• **指示 A**
本文抜粋にある次の一文を英語に訳すこと：「このような自動水栓は、連結ホースを収容するスパウトの中に赤外線などのセンサを内蔵させることにより、洗面台への取り付けも容易で、外観もすっきりとさせることができる。」
------ 本文抜粋 ------
説明

自動水栓及び洗面システム

【課題】 センサユニット回路を高密度に集積した自動水栓においても、安定的な動作が可能な自動水栓及びこの自動水栓を備えた洗面システムを提供することを目的とする。
【解決手段】 スパウトと、前記スパウトに設けられた吐水口と、前記吐水口と併設して設けられたセンサユニットと、前記吐水口に至る通水路の開閉を制御する電磁弁と、前記センサユニットからの出力信号に基づいて前記電磁弁の動作を制御する制御部と、前記スパウトをアースに接続する接続経路と、を備えたことを特徴とする自動水栓を提供する。

【発明の詳細な説明】
【技術分野】
【0001】
本発明は、自動水栓及び洗面システムに関し、特に、スパウトの内部にセンサユニットを内蔵した自動水栓及びこの自動水栓を備えた洗面システムに関する。
【背景技術】
【0002】
センサを利用して、使用者が手を差し出している間だけ水を吐水する自動水栓は、利便性が高いだけではなく、非接触式であるために衛生的であり、また「閉め忘れ」を解消することによる節水効果も高いことから広く普及しつつある(例えば、特許文献1)。
【0003】
このような自動水栓は、連結ホースを収容するスパウトの中に赤外線などのセンサを内蔵させることにより、洗面台への取り付けも容易で、外観もすっきりとさせることができる。
図25は、従来用いられてきた自動水栓を設けた洗面台を表す一部断面模式図である。
------
• **指示 B**
記録のうち「Is the tree trunk at (x=133, y=95)」を含む行から記録の最後の行までを、両端の行も含めて、そのまま書き出してください。
------ 利用可能な記録 ------
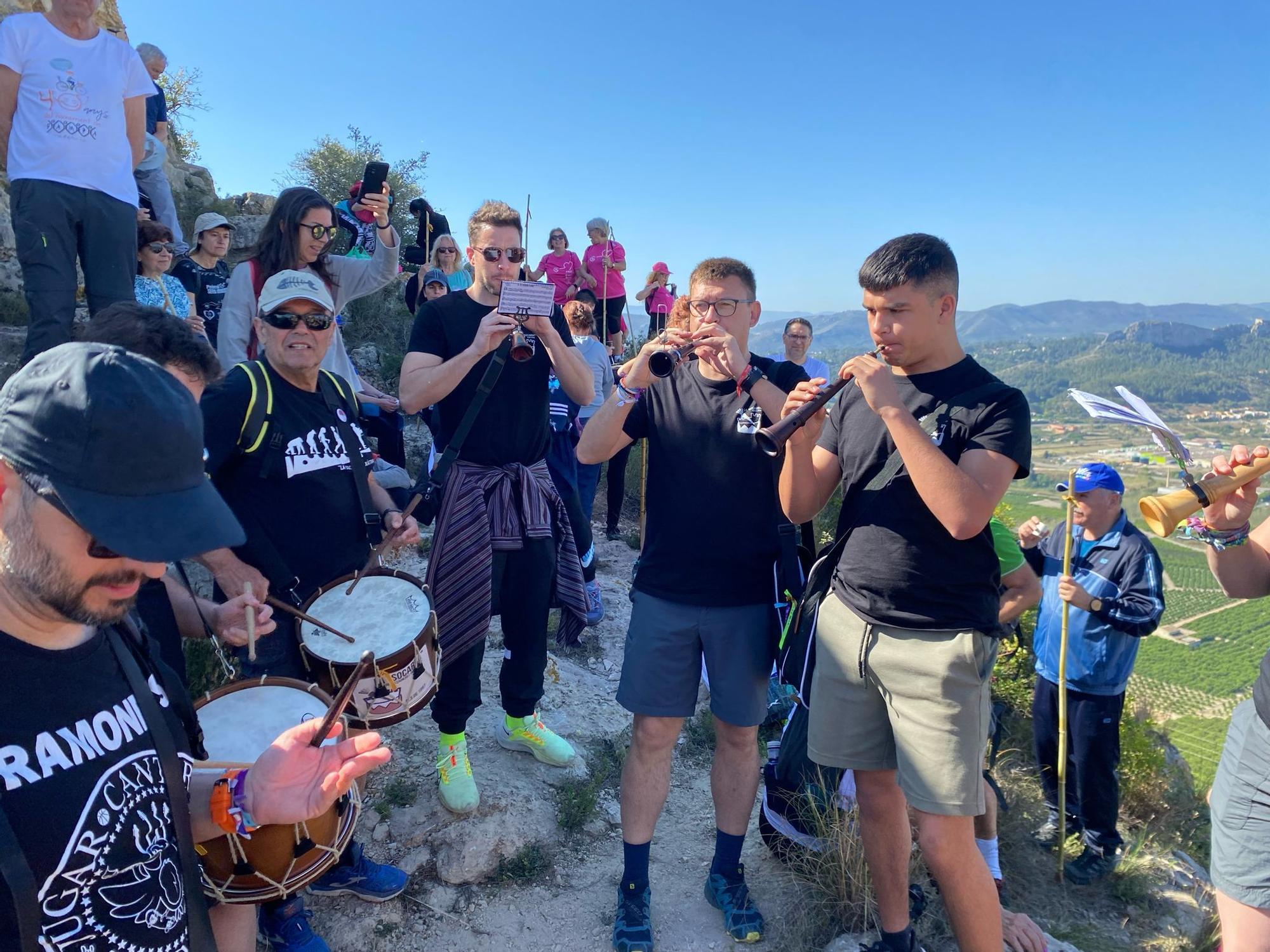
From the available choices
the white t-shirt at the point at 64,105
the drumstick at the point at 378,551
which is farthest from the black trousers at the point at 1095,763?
the white t-shirt at the point at 64,105

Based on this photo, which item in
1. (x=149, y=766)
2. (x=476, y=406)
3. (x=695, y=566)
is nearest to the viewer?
(x=149, y=766)

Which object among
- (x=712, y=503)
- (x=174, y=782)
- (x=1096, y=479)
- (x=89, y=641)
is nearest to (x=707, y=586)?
(x=712, y=503)

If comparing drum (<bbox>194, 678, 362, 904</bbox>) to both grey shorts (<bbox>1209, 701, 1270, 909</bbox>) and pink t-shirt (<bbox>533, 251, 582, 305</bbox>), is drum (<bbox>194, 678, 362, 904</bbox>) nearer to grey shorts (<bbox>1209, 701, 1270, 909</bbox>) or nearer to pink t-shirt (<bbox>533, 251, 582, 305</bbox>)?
grey shorts (<bbox>1209, 701, 1270, 909</bbox>)

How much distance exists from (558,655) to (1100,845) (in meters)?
3.33

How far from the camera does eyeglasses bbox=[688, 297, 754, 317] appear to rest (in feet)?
9.29

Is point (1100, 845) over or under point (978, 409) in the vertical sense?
under

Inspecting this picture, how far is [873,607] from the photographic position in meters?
2.36

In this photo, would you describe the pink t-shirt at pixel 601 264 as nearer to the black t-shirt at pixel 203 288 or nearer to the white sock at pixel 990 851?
the black t-shirt at pixel 203 288

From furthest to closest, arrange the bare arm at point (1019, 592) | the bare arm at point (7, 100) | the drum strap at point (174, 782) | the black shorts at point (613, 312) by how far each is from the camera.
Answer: the black shorts at point (613, 312)
the bare arm at point (7, 100)
the bare arm at point (1019, 592)
the drum strap at point (174, 782)

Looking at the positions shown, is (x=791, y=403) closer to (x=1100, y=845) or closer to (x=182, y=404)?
(x=182, y=404)

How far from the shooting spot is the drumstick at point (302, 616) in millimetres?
2322

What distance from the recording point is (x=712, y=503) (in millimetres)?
2760

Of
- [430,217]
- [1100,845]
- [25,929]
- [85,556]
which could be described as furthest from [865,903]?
[430,217]

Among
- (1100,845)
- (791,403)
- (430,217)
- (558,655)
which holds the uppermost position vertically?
(430,217)
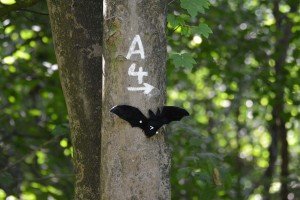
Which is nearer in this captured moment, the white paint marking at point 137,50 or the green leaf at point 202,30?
the white paint marking at point 137,50

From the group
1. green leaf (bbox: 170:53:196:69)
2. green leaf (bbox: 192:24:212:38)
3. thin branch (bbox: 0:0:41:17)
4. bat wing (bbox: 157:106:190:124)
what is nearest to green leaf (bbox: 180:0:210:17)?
green leaf (bbox: 192:24:212:38)

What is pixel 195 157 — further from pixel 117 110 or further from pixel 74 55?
pixel 117 110

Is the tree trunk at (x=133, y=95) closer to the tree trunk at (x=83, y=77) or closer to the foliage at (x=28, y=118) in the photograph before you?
the tree trunk at (x=83, y=77)

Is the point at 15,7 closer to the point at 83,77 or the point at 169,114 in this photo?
the point at 83,77

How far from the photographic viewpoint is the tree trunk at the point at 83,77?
2475 mm

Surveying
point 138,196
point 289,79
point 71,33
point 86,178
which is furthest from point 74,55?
point 289,79

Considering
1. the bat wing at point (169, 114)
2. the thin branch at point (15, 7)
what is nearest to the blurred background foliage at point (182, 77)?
the thin branch at point (15, 7)

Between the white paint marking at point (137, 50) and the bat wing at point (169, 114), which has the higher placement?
the white paint marking at point (137, 50)

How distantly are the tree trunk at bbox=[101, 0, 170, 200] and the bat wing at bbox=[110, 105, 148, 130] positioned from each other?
0.02m

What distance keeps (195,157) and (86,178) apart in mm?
1681

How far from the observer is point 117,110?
2084 millimetres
------
• **解答 A**
By building a sensor, such as an infrared sensor, into the spout that houses the connecting hose, such an automatic faucet can be easily mounted on a washbasin and can also be given a clean, uncluttered appearance.

• **解答 B**
Is the tree trunk at (x=133, y=95) closer to the tree trunk at (x=83, y=77) or closer to the foliage at (x=28, y=118) in the photograph before you?
the tree trunk at (x=83, y=77)

Is the point at 15,7 closer to the point at 83,77 or the point at 169,114 in this photo?
the point at 83,77

How far from the photographic viewpoint is the tree trunk at the point at 83,77?
2475 mm

Surveying
point 138,196
point 289,79
point 71,33
point 86,178
which is furthest from point 74,55?
point 289,79

Considering
1. the bat wing at point (169, 114)
2. the thin branch at point (15, 7)
what is nearest to the blurred background foliage at point (182, 77)?
the thin branch at point (15, 7)

Between the white paint marking at point (137, 50) and the bat wing at point (169, 114), which has the higher placement?
the white paint marking at point (137, 50)

How distantly are the tree trunk at bbox=[101, 0, 170, 200] and the bat wing at bbox=[110, 105, 148, 130] positioned from each other?
0.02m

What distance keeps (195,157) and (86,178) apart in mm?
1681

How far from the observer is point 117,110?
2084 millimetres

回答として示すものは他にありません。